Un groupe de travail interfédéral réunissant autorités publiques, organisations professionnelles et associations de patientes publie une recommandation consacrée à la prévention des violences gynécologiques et obstétricales, dans le cadre du Plan d’action national contre les violences basées sur le genre 2021-2025. Le texte identifie plusieurs leviers pour améliorer la qualité des soins et renforcer les droits des patientes.
Les violences gynécologiques et obstétricales (VGO) recouvrent tout acte, parole, comportement ou omission dans le cadre des soins en santé sexuelle et reproductive portant atteinte à l’intégrité physique ou psychologique des patientes. Elles incluent notamment l’absence de consentement éclairé, la banalisation de la douleur, des propos humiliants ou des gestes non justifiés médicalement.
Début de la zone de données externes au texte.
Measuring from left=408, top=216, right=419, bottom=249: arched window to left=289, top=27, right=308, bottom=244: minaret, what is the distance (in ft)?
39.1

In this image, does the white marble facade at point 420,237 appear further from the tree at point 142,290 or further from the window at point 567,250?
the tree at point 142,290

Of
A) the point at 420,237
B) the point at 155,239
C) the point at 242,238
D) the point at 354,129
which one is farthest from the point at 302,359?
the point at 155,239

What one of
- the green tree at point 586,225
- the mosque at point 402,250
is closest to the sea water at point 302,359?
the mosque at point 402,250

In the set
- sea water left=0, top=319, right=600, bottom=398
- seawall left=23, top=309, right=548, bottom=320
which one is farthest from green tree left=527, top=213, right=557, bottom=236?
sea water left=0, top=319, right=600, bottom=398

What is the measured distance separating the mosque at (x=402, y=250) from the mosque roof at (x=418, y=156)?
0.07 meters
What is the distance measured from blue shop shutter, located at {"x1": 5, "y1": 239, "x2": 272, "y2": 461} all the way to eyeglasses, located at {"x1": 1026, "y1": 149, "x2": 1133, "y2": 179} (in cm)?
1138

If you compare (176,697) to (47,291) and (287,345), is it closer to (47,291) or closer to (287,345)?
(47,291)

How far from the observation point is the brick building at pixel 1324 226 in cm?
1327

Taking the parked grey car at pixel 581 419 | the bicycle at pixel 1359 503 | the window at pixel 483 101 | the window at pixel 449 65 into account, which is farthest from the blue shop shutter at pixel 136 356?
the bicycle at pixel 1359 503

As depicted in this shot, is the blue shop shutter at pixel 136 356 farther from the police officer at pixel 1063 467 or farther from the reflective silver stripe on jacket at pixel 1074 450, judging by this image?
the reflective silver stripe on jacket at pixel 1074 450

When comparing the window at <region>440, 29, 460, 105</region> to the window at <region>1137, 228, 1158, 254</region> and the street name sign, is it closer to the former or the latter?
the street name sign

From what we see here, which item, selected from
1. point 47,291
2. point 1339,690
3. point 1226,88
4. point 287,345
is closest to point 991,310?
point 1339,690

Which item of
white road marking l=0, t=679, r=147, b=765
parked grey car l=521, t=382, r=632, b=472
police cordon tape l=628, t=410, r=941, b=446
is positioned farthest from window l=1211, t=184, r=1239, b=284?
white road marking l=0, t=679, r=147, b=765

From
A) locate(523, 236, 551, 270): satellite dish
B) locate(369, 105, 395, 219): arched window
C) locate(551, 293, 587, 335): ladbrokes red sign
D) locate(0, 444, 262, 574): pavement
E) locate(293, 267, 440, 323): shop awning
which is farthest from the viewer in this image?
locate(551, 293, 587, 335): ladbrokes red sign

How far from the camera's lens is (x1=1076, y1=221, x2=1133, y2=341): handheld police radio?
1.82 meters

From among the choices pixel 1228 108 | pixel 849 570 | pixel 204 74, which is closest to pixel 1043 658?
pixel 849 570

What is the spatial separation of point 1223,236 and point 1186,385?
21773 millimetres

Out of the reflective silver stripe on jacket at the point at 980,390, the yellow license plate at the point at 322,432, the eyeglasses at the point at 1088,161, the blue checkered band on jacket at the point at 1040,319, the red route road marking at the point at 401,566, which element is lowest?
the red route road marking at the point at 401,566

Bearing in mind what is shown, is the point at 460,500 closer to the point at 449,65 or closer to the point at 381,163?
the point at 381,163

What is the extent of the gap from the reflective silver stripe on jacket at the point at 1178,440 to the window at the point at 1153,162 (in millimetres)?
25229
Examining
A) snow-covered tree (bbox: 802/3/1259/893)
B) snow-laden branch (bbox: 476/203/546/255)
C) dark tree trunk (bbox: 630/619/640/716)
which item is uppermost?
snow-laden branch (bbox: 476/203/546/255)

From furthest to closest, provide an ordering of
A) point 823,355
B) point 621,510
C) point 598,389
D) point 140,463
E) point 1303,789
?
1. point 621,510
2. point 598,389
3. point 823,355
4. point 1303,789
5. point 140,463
Ces situations peuvent survenir à différents moments du parcours de soins et entraîner des conséquences durables, tant sur la santé que sur la confiance dans le système de soins.
Les professionnel·le·s de santé peuvent également être confronté·e·s à ces situations, parfois sous l’effet de contraintes organisationnelles ou institutionnelles, avec à la clé une détresse émotionnelle et un malaise éthique.
Une visibilité accrue et une structuration du débat
La question des VGO a émergé ces dernières années dans l’espace public, notamment à travers des témoignages relayés sur les réseaux sociaux via les hashtags #PayeTonUtérus et #GenoegGezwegen. Cette dynamique a contribué à inscrire le sujet à l’agenda politique, académique et institutionnel.
C’est dans ce contexte qu’un groupe de travail interfédéral a été mis en place, réunissant autorités, organisations professionnelles et associations de patientes. Il s’agit d’une première démarche structurée de coopération à l’échelle nationale sur cette problématique.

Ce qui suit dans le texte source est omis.